“Joe Pine on Creating Transformational Value”
My online discussion with Jon Berghoff of xchange
In March I posted about xchange, a terrific exemplar of the Transformation Economy, where “meetings become platforms for genuine change rather than containers for content delivery”. In the post I wrote about how this coaching company (network, really) guides transformations at four levels:
Meetings,
Participants,
Those on stage (hosts, leaders, planners, experts, and anyone else up front), and
Transformation guiders themselves.
If you missed it, I encourage you to check it out, especially if you have anything to do with meetings, conferences, or other similar events. Or if you are any kind of guide – not just coach, but expert, counselor, advisor, curator, wizard, facilitator, navigator, advocate, mentor, genius, guru, sherpa, or alchemist. Since that pretty much covers everyone in the transformation business (with additional titles appreciated!), I do recommend reading it, even rereading it.
See Our Discussion
I also announced in that post that Jon and I would be doing an online discussion to the xchange community – over 200 Certified xchange Guides joined, with about that same number of views afterward – and invited my subscribers here to come online as well.

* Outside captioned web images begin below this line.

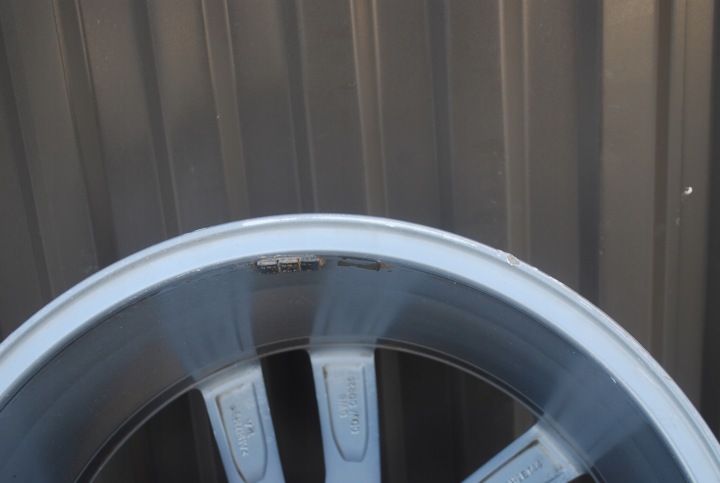 фото №11, Диск алюминиевый диск vw passat b8 18 дюймов 3g0601025h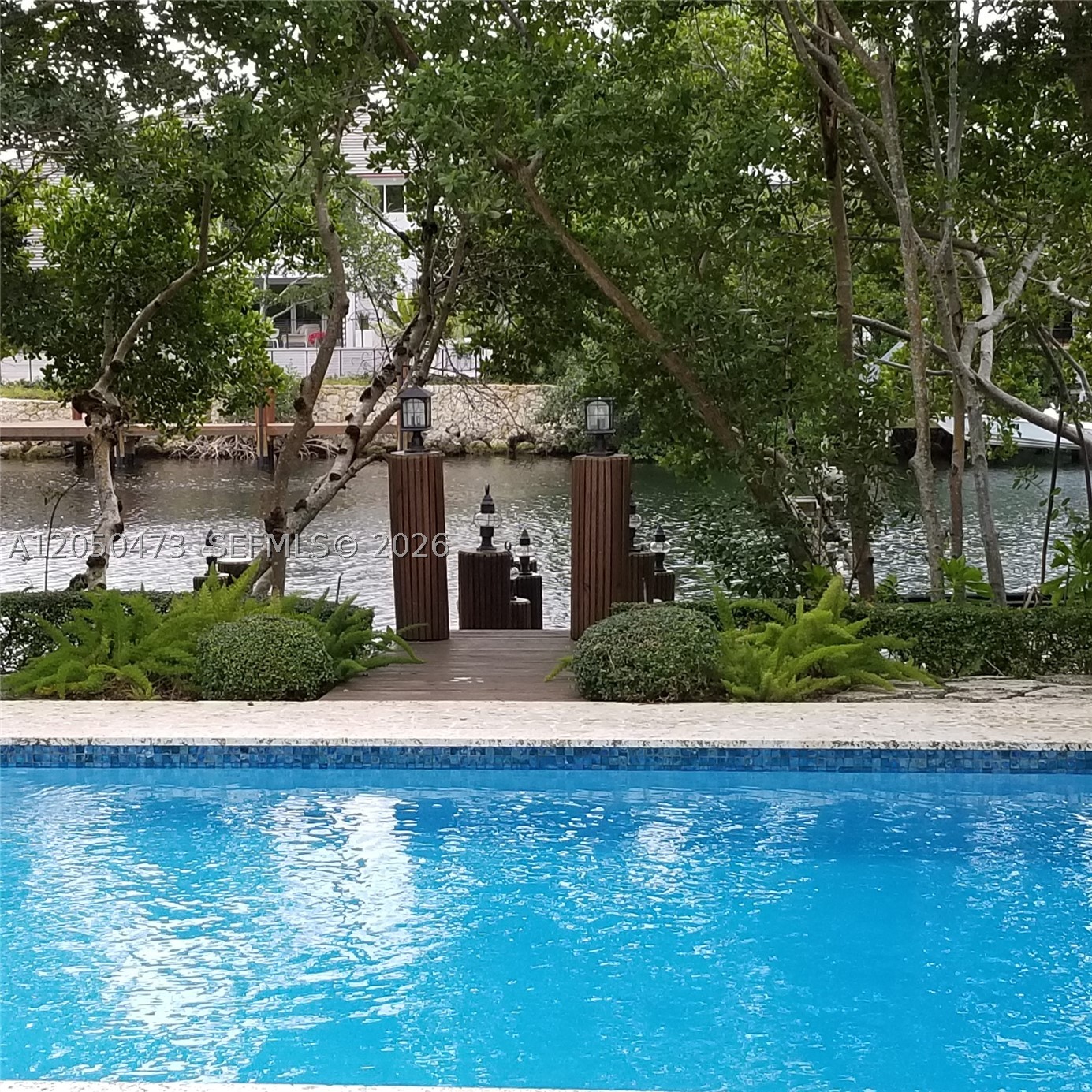 COCOPLUM SEC 2 PLAT D - Residential
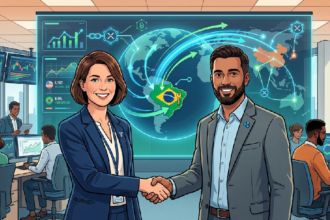 Ripple and Travelex Bank Expand Partnership Amid G20 Innovation Recognition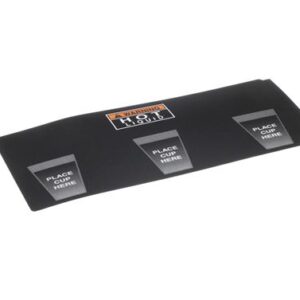 DECAL CUP PLACEMENT IMIX-3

I encourage you to watch the video of my discussion with Jon
If you missed it, please feel welcome to watch it here. You will see me in action, but this was not the usual Q&A. Jon and I had a real discussion – which he wonderfully illustrated by writing on slides of my frameworks. You will not only learn more on my thinking on transformations, but understand a lot about xchange and how it guides such transformations (plus a terrific technique Jon uses in coaching kids in baseball).
One more thing
Something I learned from our discussion is that xchange charges for outcomes in its certifications! (See us talking about charging for outcomes at the end, around the 54-minute mark.) I certainly wasn’t surprised given how great a transformation guider the company is, but it’s wonderful to see that it embraced this step, a core step, by aligning its offerings with what its coach aspirants truly sought. Not the tick-mark of a certification, but what that certification merely represents: a transformed individual.
xchange took the core step of charging for outcomes
You can see its transformation guarantee on xchange’s website, which I’ve reproduced here:
Note that this guarantee is for 100% of the fees, and is entirely qualitative, not quantitative. Anyone could simply say “Thank you very much” for all the knowledge, principles, tools, materials, and everything else they gained from it and ask for a complete refund. So how many do? Jon told me that out of the 450 or so people certified in the past two years, only one person ever evoked the guarantee. That’s 99.8% that paid it in full.
Too many companies remain afraid of charging for outcomes, but it is the catalytic mechanism for ensuring that transformations take hold. Done right, it doesn’t lower your margins; it increases your revenue and profits.
Charging for outcomes is the catalytic mechanism for ensuring that transformations take hold
I’ve encouraged you to do several things in this post, but I cannot encourage you enough to take this step in your own transformation offerings. You won’t regret it.